Il 50% dei 500 intervistati pensa che «l’IMU, l’aumento dell’Iva al 21% e la tassazione troppo elevata siano i veri punti negativi della vicenda. Il 40%, invece, sottolinea il peso eccessivo di un difficile accesso al credito e dei tassi dei mutui troppo elevati». L’8% dice, invece, «della troppa burocrazia, dei finanziamenti smisurati e della speculazione». C’è posto anche per la cementificazione fuori controllo: «La costruzione eccessiva e l’impossibilità di acquistare casa causata dalla crisi, ha bloccato gli ingranaggi». Un timido 2% prende atto della situazione: «Ci dobbiamo adeguare a questa instabilità economica, perché non si tratta di un momento passeggero. Le imprese dovranno attrezzarsi per aprire nuove strade, organizzare nuove iniziative e diventare elastiche e flessibili».
La perdita di lavoro, per l’85% del campione, va dal 50% all’80%: «Il mercato somiglia al Far West», dicono gli imprenditori. Poi, il 100% lamenta i «tempi di pagamento troppo lunghi»: l’Italia è fanalino di coda nella UE con i suoi 94 giorni contro una media europea di 53. Soluzioni? Si parte, sempre, dall’importanza di lavorare su qualità e professionalità, ma anche sull’esigenza di trasmettere al pubblico i reali vantaggi di una costruzione e/o ristrutturazione secondo i criteri del risparmio energetico «colpendo chi pratica il lavoro nero e incentivando, invece, chi agisce secondo le regole».

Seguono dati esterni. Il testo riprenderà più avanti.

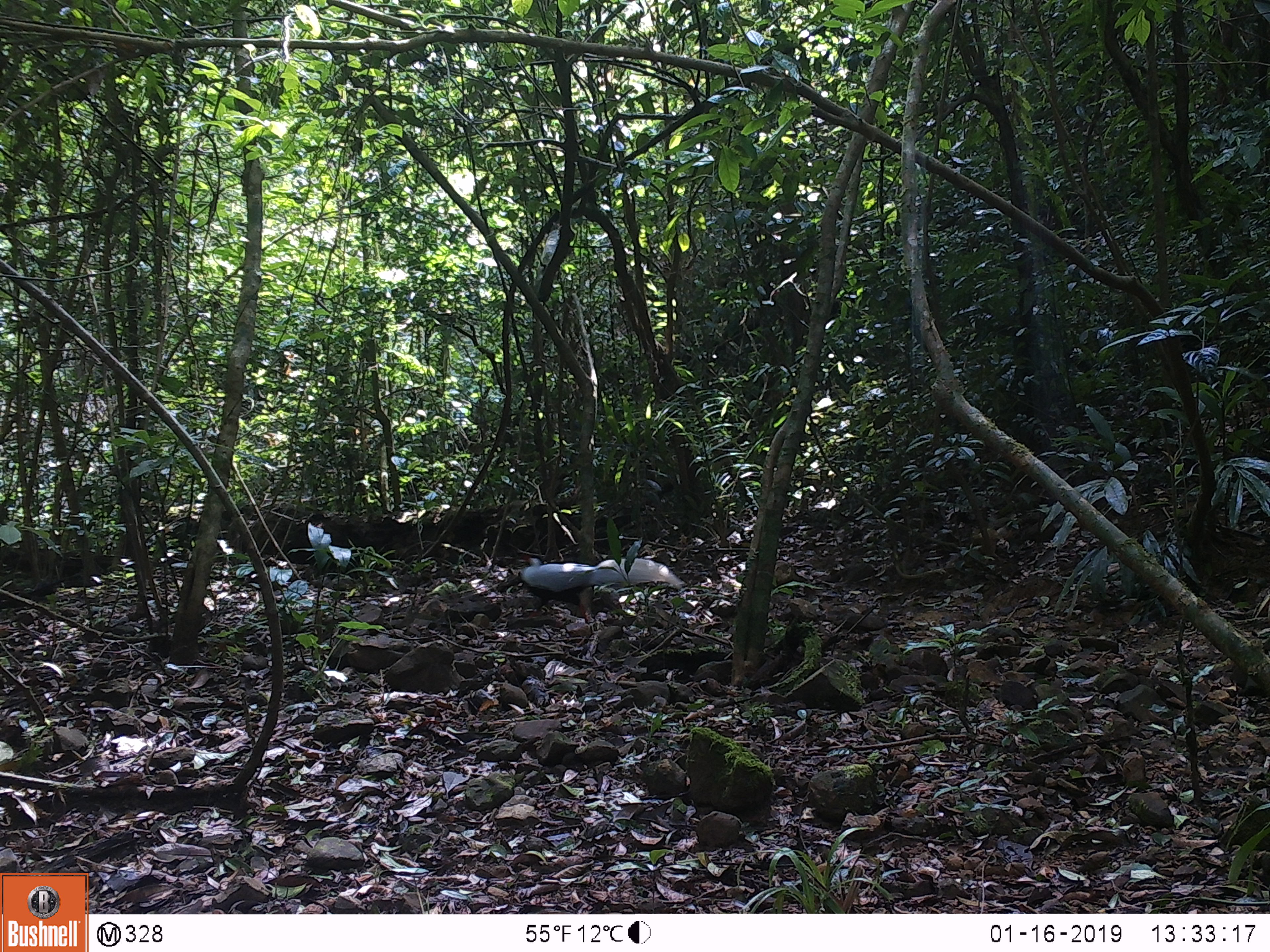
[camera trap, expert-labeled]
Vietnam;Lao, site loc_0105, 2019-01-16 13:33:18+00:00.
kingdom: Animalia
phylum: Chordata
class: Aves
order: Galliformes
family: Phasianidae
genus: Lophura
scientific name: Lophura nycthemera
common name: silver pheasant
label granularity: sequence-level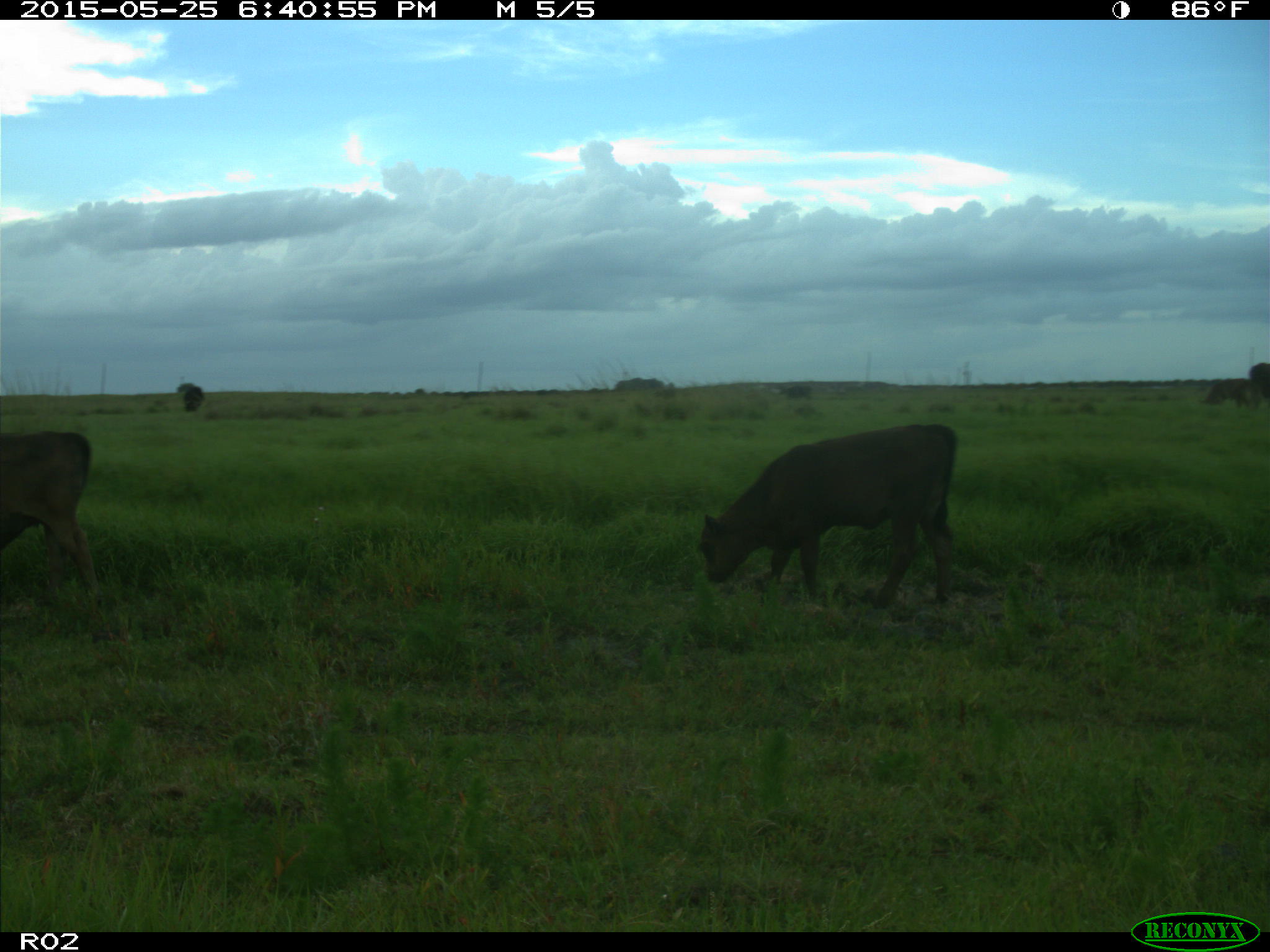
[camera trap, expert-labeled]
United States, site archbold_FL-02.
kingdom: Animalia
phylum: Chordata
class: Mammalia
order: Artiodactyla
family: Bovidae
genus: Bos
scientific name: Bos taurus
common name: domestic cow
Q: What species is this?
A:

Così, il 92% dei 500 imprenditori chiede che «ci sia maggiore proporzionalità tra i tassi di interesse concessi dalle banche e i tassi applicati al mercato per assicurare un aumento dell’accesso al credito. Poi, agevolazioni, sgravio delle aliquote Iva e affidamenti non bloccati». A seguire, l’8% si divide tra un 4% che chiede «una maggiore vigilanza su chi applica la concorrenza sleale (basata sulla drastica diminuzione del prezzo senza qualità) e su chi non segue le normative vigenti» e un 2% per il quale è importante che vengano definite «leggi chiare e applicabili».
Il restante 2% interessa chi vorrebbe «unificare su scala nazionale i parametri di certificazione energetica e gli incentivi direttamente proporzionali alla classe ottenuta» e chi dice, ormai rassegnato, di «non fare niente: il mercato si sistema da solo». In questa percentuale, però, rientrano anche gli imprenditori che premiano la scelta del Governo Monti di «ampliare il recupero del 55% fino a euro 96mila, agevolazione che andrebbe estesa anche all’acquisto della prima casa, magari con un limite di euro 100mila».
Al totale del campione attivo nella “green economy”, però, interessa un particolare sul quale si potrebbe giocare il futuro del comparto Costruzioni: «Più attenzione al territorio!», dichiarano le imprese. Più attenzione a mantenere gli equilibri, rispettare gli spazi, conservare ciò che già c’é. E qui si parla di cultura: «Dai cittadini alle istituzioni, si dovrebbe educare al recupero dell’esistente per ottimizzare le risorse e per prepararci ad una società dove la casa dovrà rappresentare un bene funzionale e sostenibile».